Le 24 avril 2023, sur le plateau du journal télévisé de Mayotte « la 1re », cet élu, pas habitué aux prises de position les plus radicales à Mayotte, avait lancé : « Des gamins qu’on voit de loin, c’est même pas des gamins. Moi, je refuse d’ailleurs qu’on emploie ces termes-là, jeunes ou gamins, ces délinquants, ces voyous, ces terroristes. Il faut, à un moment donné, il faut peut-être en tuer. Je pèse mes mots. Il faut peut-être en tuer pour… » À l’époque, l’opération Wuambushu venait d’être lancée. L’élu était interrogé sur des affrontements entre les forces de l’ordre et des délinquants cagoulés alors que les caillassages et les violences étaient quotidiens.
Pour les juges, ces propos relèvent bien de « la provocation à commettre un crime et un délit ». Et doivent être sanctionnés par trois mois de prison avec sursis et 10 000 euros d’amende. A l’inverse, le tribunal considère qu’ils ne peuvent être ramenés à une « provocation à la haine raciale par un chargé de mission de service public ». D’où la relaxe sur ce point. Pour le tribunal, ces déclarations ne ciblaient pas des personnes en raison de la race, de l’ethnie ou de l’origine.
« SANCTION EXEMPLAIRE »
Dans son réquisitoire, la procureure avait démontré que l’élu visait avant tout les jeunes sans-papiers issus de l’immigration comorienne en lui reprochant d’attiser la haine. La magistrate avait demandé « une sanction exemplaire à la hauteur de la gravité des faits et de la position politique de M. Mdéré ».
A la barre, l’élu, qui a reçu le soutien d’une quarantaine de membres du collectif « Réunion-Mayotte », a fait preuve de contrition en reconnaissant qu’il avait dérapé. « Ces propos ne me ressemblent pas et ceux qui me connaissent le savent. Il y avait une exaspération, a-t-il affirmé. Le lendemain, j’ai présenté mes excuses publiquement sur mon compte Facebook ». Pour son avocat, Me Yanis Souhaïli, le contexte chaotique de Mayotte était indissociable des propos polémiques de son client : « Mayotte est à feu et à sang car Mayotte se sent abandonnée par l’Etat français qui lui dit : ne vous plaignez pas, c’est comme ça ». Selon l’élu, « le message que je voulais passer est qu’il ne faut pas que les autorités attendent qu’il y ait un mort pour réagir. Car la délinquance est omniprésente et l’Etat ne fait pas grand chose pour l’éradiquer.
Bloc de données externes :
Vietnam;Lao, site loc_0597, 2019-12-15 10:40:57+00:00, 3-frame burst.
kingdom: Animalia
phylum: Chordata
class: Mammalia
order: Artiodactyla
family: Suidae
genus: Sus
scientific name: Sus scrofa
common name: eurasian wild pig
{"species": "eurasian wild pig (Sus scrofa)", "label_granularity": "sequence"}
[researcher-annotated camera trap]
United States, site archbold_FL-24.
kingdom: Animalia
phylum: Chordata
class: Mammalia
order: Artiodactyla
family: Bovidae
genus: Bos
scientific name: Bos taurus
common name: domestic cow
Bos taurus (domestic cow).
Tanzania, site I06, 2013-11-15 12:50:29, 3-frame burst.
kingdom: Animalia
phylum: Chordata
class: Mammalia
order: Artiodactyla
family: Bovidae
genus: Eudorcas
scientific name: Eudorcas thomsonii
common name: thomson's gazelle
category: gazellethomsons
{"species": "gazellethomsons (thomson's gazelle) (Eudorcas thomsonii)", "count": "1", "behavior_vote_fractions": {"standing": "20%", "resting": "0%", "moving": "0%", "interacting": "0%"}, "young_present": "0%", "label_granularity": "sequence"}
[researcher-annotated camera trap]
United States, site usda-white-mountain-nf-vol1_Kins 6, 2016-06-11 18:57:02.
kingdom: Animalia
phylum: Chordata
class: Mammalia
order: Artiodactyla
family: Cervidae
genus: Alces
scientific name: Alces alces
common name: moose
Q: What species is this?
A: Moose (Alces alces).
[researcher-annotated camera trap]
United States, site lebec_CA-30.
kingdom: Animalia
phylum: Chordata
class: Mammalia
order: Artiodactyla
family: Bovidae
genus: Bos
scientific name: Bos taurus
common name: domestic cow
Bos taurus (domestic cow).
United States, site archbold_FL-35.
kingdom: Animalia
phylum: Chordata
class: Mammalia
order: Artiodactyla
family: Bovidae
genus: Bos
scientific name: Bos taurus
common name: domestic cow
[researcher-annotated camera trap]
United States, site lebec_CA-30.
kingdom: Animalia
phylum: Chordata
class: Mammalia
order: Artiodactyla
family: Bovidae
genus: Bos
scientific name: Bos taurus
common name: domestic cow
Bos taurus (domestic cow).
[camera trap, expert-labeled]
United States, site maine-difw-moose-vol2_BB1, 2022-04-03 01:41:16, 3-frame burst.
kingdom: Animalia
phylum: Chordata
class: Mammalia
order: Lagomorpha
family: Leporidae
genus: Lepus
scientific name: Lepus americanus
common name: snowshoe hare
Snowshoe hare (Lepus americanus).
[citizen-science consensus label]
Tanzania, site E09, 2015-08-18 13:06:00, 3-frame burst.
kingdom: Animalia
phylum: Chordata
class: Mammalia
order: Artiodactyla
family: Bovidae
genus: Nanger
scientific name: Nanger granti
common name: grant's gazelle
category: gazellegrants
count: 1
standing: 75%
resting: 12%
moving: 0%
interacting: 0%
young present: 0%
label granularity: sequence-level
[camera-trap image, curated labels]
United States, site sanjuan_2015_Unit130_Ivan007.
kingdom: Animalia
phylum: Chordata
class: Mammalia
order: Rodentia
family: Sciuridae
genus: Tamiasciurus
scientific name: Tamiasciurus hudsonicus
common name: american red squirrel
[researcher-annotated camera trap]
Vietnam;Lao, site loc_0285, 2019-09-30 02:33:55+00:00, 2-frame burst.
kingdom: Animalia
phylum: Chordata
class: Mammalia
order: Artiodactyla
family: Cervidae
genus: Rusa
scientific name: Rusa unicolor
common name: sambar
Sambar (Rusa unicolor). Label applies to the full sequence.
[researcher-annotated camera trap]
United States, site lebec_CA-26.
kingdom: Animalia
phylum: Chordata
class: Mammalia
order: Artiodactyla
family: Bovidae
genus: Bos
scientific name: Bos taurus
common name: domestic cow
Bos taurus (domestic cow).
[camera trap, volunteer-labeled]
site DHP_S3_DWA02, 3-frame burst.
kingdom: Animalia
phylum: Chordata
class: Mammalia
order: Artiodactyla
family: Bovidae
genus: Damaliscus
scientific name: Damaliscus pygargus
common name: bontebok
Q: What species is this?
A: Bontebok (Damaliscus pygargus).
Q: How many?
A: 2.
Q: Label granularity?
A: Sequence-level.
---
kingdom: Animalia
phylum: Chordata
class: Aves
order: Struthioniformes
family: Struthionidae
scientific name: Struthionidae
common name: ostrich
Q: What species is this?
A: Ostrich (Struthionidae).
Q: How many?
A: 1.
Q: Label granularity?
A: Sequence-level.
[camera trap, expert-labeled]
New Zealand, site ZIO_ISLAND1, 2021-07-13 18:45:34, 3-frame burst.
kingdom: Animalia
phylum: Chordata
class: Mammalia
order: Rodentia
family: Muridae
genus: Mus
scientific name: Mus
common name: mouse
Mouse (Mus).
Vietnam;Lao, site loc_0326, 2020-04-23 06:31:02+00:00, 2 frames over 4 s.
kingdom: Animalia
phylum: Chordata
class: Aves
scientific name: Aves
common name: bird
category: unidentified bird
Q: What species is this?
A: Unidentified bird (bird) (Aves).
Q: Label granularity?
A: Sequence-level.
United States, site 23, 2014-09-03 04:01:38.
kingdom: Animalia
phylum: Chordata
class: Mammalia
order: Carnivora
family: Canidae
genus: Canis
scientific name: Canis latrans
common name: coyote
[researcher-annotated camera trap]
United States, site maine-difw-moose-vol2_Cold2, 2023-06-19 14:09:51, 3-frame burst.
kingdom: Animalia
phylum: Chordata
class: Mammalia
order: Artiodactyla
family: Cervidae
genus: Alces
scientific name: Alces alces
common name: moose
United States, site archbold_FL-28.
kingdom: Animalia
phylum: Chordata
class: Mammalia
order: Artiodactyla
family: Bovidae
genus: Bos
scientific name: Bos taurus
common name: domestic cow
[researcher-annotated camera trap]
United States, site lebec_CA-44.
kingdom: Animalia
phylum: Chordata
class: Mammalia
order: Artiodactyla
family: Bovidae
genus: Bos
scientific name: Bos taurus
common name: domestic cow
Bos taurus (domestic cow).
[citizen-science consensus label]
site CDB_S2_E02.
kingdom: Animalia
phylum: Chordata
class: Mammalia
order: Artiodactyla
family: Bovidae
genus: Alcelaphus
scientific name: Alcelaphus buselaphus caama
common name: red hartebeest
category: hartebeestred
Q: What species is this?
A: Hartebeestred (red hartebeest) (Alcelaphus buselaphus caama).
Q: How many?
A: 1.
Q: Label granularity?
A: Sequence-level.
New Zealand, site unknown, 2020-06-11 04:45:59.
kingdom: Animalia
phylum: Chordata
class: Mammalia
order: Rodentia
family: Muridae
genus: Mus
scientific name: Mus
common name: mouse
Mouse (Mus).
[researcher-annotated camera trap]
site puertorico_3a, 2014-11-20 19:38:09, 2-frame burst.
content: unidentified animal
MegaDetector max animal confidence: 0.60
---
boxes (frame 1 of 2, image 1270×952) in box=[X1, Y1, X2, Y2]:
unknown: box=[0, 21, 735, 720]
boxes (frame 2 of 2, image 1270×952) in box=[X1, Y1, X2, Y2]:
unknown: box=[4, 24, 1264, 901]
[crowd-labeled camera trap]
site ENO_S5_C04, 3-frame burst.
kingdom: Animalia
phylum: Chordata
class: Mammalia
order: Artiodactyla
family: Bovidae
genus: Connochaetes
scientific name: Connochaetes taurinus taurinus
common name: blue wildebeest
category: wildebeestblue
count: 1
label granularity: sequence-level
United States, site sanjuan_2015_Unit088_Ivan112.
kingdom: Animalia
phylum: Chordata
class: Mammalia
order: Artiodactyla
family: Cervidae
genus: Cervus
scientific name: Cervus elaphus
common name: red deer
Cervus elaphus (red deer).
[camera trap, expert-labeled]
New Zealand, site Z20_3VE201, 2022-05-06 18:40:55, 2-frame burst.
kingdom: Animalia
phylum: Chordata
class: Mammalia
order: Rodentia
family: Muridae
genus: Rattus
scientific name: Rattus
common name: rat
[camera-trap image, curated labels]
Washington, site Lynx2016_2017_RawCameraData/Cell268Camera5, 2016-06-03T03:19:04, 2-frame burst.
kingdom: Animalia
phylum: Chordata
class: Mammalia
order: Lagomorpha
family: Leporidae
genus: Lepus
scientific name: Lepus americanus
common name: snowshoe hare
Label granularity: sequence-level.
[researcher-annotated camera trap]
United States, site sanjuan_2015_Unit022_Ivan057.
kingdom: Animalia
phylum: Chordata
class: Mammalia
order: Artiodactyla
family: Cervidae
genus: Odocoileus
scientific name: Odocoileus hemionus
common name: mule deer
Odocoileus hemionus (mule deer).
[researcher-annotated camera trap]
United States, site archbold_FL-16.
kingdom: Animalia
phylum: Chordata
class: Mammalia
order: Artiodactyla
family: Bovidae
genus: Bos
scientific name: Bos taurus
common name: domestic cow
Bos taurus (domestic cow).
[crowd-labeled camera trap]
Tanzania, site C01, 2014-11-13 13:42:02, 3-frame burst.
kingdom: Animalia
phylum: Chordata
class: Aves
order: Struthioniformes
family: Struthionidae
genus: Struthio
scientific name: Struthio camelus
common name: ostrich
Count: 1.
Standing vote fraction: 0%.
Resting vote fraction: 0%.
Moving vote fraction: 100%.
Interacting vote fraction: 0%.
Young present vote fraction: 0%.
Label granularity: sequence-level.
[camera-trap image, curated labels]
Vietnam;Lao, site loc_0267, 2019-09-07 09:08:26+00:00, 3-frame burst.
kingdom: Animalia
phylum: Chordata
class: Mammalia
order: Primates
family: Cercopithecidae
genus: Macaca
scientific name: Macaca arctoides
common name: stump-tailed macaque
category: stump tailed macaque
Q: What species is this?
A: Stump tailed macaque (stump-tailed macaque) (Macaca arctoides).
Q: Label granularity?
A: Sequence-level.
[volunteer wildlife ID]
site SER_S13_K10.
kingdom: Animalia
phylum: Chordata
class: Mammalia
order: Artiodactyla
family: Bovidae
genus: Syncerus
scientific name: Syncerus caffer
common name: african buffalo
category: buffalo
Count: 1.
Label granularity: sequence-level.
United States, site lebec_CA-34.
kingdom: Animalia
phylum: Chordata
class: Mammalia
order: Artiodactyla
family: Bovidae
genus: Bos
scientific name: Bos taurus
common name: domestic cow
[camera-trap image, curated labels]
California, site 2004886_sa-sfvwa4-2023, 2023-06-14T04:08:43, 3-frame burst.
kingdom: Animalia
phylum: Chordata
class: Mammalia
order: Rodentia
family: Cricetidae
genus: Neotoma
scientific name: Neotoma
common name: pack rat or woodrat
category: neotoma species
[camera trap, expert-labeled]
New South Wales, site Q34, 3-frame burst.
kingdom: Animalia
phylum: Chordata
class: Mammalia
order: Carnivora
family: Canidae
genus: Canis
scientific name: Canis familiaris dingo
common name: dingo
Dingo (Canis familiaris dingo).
Mais on ne retient que ma phrase. J’ai pris conscience que j’ai dit une bêtise ».
Contacté, Me Emmanuel Daoud, avocat de « La Ligue des droits de l’Homme », laquelle a été débouté de sa constitution de partie civile, comme « SOS Racisme » et le » Mrap », estime que « l’essentiel est sauf : M. Mdéré a été condamné pour les propos irresponsables et dangereux qui ont été les siens et qui ont violé la loi pénale ». « Cet élu de la République est donc considéré comme un délinquant par le tribunal et sur le plan pénal et symbolique, le jugement est lourd de sens, ajoute l’avocat parisien. Le tribunal rappelle par ce jugement que des élus ne peuvent par leurs propos publics, dans des émissions de grande écoute, violer impunément les lois de la République et c’est ce que dénonçait aussi la LDH ».
« Sur la relaxe , personne n’est dupe en France et surtout dans le département de Mayotte, il suffit de voir l’interview et de connaître la situation sur place, considère en outre Me Daoud. M. Mdéré visait bien les jeunes comoriens par ses propos. Le tribunal a pris une lourde responsabilité en relaxant car certains pourraient s’imaginer que tout peut être dit s’agissant de propos haineux et nous avons vu par le passé que des décisions de relaxe sur ce délit étaient interprétés comme des permis de chasse médiatique par celles et ceux qui attisent les haines sur fin de crise sociale, migratoire et sanitaire ».
Pour Me Yanis Souhaïli, l’avocat de Salim Mdéré, le jugement du tribunal correctionnel de Saint-Denis constitue au contraire « une décision juste et logique ». « Cette relaxe sur le délit d’incitation à la haine se justifie pleinement et est évidente, indique Me le bâtonnier de Mamoudzou. Car mon client n’avait pas visé de groupes en particulier, mais des délinquants. Sur l’autre infraction, les propos étaient effectivement problématiques. M. Mdéré l’a reconnu. Nous ne ferons pas appel ». Reste à connaître la position du parquet de Saint-Denis.